The interim government of the Taliban avoided commenting on female education this Wednesday during an event to commemorate the beginning of the new school year, the third since they came to power in August 2021 and which begins without women in the classrooms.
“Education is a basic need,” said the Taliban’s Education Minister, Mawlawi Habibullah Agha, at an event in which he insisted that the Government would continue “to provide educational facilities for all, without any discrimination”, without referring to female students. Afghan women.
The seizure of Kabul in August 2021 by fundamentalists was followed by a series of restrictions against Afghan society, including a ban on secondary and university education for women.
Many Afghan women were forced to leave school overnight, while others who reached that age limit had to leave school, when their male classmates were allowed to continue their education.
One of them was Nazo, who is now 16 years old and told EFE that she still hoped that the Taliban would announce the re-entry of women into schools at the start of this new educational year.
“Despite not expecting anything from the Taliban, I still hoped for a miracle, our return to school and joining my classmates again, but it didn’t happen,” the young woman lamented.
Of the more than four million Afghan women who studied in Afghanistan before the conquest of Kabul, 1.2 million were secondary and higher education students, according to data from the Ministry of Education during the 2020-2021 academic year.

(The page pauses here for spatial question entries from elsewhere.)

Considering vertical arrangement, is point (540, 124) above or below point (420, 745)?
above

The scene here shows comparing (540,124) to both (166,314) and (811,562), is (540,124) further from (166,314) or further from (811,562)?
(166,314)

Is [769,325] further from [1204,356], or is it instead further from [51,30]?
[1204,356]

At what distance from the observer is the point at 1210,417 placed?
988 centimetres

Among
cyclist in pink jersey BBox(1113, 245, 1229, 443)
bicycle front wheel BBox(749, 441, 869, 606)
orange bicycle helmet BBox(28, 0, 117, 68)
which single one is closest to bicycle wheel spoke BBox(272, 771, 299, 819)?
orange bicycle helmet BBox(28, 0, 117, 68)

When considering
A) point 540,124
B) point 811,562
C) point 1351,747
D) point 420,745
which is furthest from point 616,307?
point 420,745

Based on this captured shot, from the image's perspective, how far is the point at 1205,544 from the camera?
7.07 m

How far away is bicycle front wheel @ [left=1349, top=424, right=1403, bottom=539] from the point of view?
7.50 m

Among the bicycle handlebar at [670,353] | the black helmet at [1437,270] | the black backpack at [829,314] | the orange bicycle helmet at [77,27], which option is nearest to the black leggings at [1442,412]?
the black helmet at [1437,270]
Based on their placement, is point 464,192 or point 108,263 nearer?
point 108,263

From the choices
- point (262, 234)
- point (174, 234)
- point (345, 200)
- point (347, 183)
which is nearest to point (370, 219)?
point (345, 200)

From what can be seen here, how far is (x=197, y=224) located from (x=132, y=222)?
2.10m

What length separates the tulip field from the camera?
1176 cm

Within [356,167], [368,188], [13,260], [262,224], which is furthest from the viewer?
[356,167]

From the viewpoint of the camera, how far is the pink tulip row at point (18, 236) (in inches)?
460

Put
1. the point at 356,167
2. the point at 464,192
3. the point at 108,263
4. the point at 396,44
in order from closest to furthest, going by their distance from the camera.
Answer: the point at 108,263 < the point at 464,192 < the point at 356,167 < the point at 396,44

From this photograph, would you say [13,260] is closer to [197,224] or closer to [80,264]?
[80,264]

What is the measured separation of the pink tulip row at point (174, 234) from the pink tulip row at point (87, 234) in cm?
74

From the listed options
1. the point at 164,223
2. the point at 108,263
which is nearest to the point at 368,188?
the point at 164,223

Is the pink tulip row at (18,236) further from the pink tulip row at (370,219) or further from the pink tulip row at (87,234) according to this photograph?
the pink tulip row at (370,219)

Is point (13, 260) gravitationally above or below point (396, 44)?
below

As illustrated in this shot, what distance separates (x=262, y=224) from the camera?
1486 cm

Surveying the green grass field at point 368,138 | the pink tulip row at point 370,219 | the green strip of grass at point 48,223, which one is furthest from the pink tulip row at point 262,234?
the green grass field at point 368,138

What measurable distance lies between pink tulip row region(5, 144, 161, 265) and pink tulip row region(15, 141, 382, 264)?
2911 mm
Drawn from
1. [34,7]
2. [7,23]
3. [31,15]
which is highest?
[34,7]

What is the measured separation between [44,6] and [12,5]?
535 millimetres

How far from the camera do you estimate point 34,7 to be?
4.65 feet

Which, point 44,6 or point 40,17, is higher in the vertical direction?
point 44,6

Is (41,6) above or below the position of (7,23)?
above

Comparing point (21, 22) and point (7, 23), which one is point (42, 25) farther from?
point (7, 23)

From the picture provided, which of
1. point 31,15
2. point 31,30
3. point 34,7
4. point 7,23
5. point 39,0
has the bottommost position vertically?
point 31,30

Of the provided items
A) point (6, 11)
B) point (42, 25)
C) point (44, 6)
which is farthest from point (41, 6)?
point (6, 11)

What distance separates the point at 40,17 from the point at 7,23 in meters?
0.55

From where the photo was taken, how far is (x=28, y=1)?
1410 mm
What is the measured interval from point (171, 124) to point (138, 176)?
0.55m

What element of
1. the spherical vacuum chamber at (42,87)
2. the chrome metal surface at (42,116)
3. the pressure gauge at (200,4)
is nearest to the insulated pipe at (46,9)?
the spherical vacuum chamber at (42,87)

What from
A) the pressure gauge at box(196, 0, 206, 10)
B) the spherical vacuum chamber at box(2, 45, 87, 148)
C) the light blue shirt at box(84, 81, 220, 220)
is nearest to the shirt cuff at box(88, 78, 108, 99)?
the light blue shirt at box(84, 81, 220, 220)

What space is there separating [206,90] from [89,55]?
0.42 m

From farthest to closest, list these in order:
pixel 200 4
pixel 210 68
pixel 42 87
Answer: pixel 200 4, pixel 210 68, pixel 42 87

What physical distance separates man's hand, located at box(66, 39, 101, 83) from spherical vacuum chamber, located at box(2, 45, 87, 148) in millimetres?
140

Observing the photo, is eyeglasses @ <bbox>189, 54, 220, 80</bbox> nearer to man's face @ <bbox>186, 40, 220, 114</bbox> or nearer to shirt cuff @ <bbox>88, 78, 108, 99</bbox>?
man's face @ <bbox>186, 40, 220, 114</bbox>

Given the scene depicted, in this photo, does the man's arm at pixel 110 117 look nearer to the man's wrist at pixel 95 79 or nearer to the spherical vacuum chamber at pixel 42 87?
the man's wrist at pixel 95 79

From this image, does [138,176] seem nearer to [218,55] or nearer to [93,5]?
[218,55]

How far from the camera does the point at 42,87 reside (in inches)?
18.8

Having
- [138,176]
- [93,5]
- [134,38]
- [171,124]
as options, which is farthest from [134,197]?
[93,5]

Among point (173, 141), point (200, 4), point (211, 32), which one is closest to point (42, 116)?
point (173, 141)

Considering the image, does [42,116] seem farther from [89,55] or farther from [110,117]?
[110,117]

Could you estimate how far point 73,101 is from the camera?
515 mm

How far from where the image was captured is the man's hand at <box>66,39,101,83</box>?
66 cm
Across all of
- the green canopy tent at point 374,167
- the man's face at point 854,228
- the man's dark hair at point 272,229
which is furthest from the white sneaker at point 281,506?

The Taliban justified this veto under the premises that they required time to adapt the educational content to Islamic law or Sharia, and although they insist on their commitment to the return of the classrooms, they still have not specified a date.
Today Afghanistan is the only country that prohibits education for women, according to the UN.
On the occasion of the new educational year, the UN mission in Afghanistan (UNAMA) today reminded the Taliban in X that “more than 900 days have passed since girls over 12 years of age were prohibited from attending schools and universities ” and asked them to “end this unjustifiable and harmful ban.”